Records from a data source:
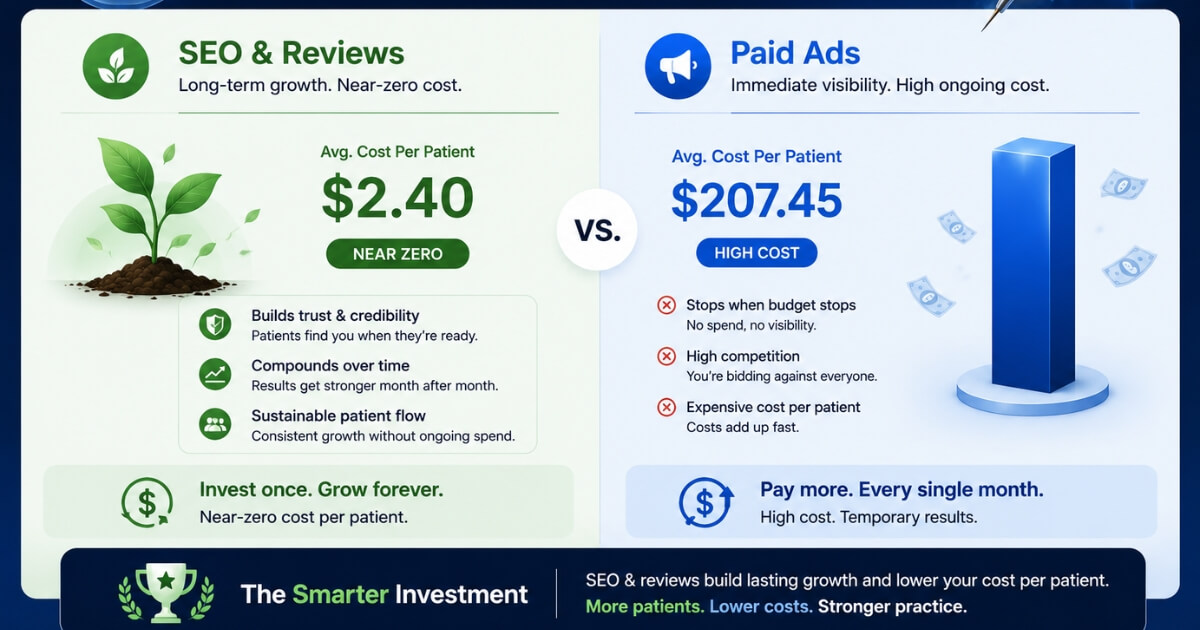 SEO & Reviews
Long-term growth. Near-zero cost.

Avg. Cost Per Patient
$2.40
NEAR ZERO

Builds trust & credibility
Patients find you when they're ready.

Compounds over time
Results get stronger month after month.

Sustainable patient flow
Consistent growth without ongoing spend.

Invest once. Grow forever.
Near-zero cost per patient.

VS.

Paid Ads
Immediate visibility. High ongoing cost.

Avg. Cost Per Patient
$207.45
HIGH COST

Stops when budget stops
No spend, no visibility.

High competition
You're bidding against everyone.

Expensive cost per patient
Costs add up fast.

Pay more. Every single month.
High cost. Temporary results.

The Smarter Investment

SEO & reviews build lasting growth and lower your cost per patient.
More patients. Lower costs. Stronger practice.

- **WHAT THIS TASK INVOLVES**:
The records above should be output exactly, but without any of their pictures.

- **EXPECTED OUTPUT**:
 SEO & Reviews
Long-term growth. Near-zero cost.

Avg. Cost Per Patient
$2.40
NEAR ZERO

Builds trust & credibility
Patients find you when they're ready.

Compounds over time
Results get stronger month after month.

Sustainable patient flow
Consistent growth without ongoing spend.

Invest once. Grow forever.
Near-zero cost per patient.

VS.

Paid Ads
Immediate visibility. High ongoing cost.

Avg. Cost Per Patient
$207.45
HIGH COST

Stops when budget stops
No spend, no visibility.

High competition
You're bidding against everyone.

Expensive cost per patient
Costs add up fast.

Pay more. Every single month.
High cost. Temporary results.

The Smarter Investment

SEO & reviews build lasting growth and lower your cost per patient.
More patients. Lower costs. Stronger practice.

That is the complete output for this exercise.